→ Enunciado: ¿Qué alternativa plantea el fragmento del documento respecto a las ediciones del libro?

→ Fragmento del documento:
═══
La primera idea que tuve al ver dicha pretensión es que si el universo fuese realmente un obra separada de Dios, se convertiría en una dualidad, por lo cual, dejaría de ser el uno, porque para serlo no es posible que ningún otro ser pueda existir separado de él. Por esta razón, yo no distinguí Dios y universo, sino que plasmé que ambos eran el mismo ser. Desde mi punto de vista, el universo, si fue obra de Dios, que lo fue, lo fue siendo consustancial con él. Forzosamente Dios y el universo tienen que ser un único ser, pudiendo concebirse la materia como su cuerpo y la conciencia como su espíritu. Aunque debe entenderse que esto, estrictamente, sería solamente a nivel aclaratorio o especulativo. Es decir, que la parte material podríamos llamarla el cuerpo de Dios y la parte inmaterial, la conciencia suprema, lo que habitualmente entendemos por Dios.

El libro, en mi opinión, tiene dos inconvenientes. El primero es que sus autores, desde el comienzo, ya transmiten unas perspectivas de dónde pretenden llegar, por lo cual el lector ya no se siente realizando una búsqueda, sino un recorrido para llegar a una meta predeterminada. El segundo es el anunciado en el párrafo anterior, que no puede existir nada separado de Dios, y caso de que no lo interpretara mal, tuve la sensación de que el libro pretende afirmar que el universo es una obra creada y dominada por Dios, pero separada de él. Por otra parte, para ser un libro de divulgación se adentra y detiene demasiado en las pruebas y las cuestiones científicas, algo que para los que somos legos en este campo frecuentemente se nos hace de dificultoso seguimiento. Quizás deberían haber hecho dos ediciones, una técnica para los especialistas y otra más popular para el gran público.
═══
→ Material seleccionado:
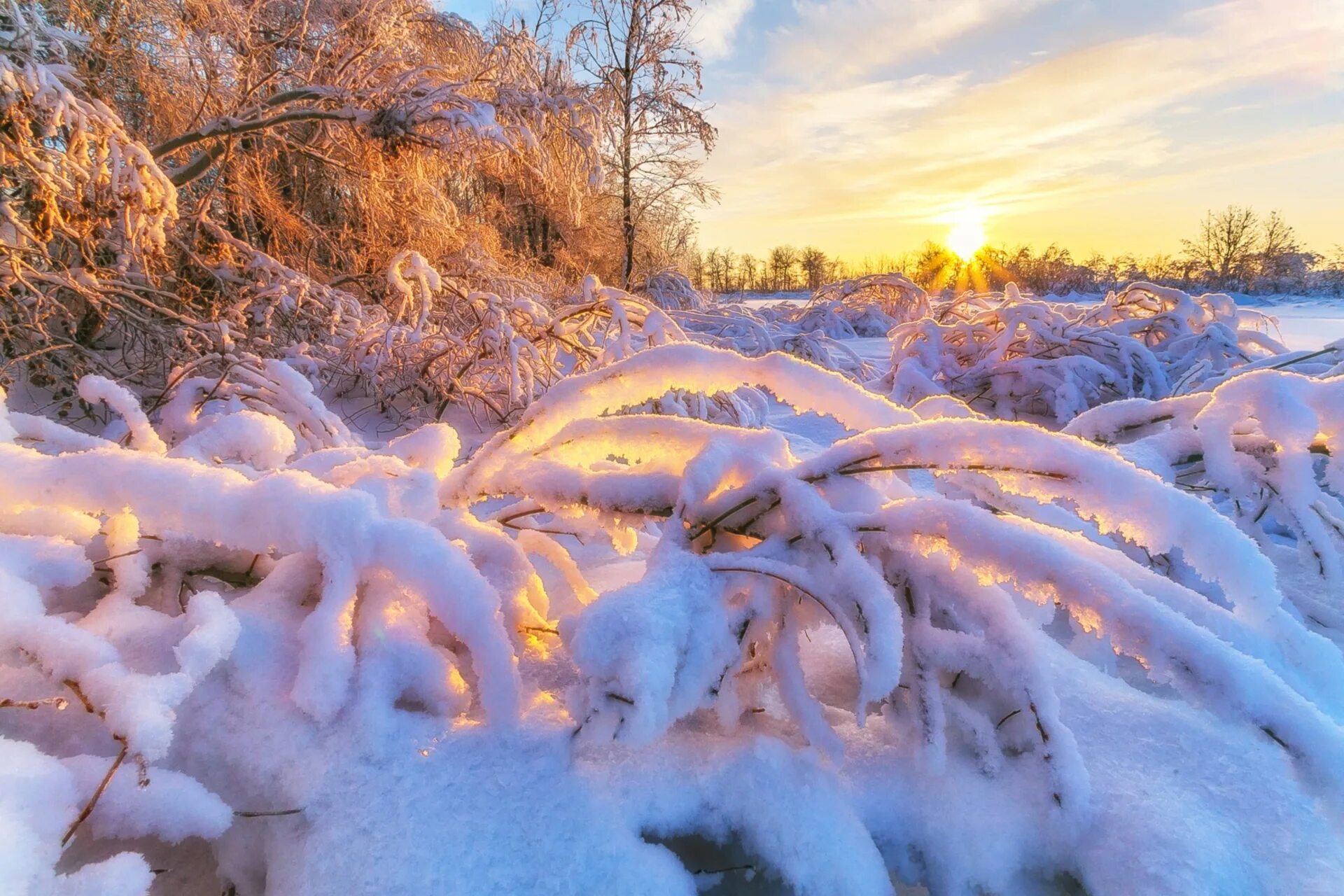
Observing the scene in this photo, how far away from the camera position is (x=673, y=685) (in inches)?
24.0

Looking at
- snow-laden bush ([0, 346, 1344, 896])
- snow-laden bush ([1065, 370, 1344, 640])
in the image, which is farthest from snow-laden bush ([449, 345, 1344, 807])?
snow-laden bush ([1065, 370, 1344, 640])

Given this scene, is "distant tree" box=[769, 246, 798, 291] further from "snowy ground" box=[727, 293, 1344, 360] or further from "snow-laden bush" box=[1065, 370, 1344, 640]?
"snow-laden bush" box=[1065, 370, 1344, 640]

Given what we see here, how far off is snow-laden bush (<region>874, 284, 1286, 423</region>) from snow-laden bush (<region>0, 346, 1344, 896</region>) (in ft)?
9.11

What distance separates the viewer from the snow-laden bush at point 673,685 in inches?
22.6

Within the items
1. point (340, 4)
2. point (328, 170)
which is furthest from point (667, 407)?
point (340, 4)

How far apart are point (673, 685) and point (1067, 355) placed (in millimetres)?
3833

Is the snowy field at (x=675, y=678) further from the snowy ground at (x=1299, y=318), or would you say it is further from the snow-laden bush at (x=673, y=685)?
═══
→ Respuesta correcta: Hacer dos ediciones: una técnica para los especialistas y otra más popular para el gran público.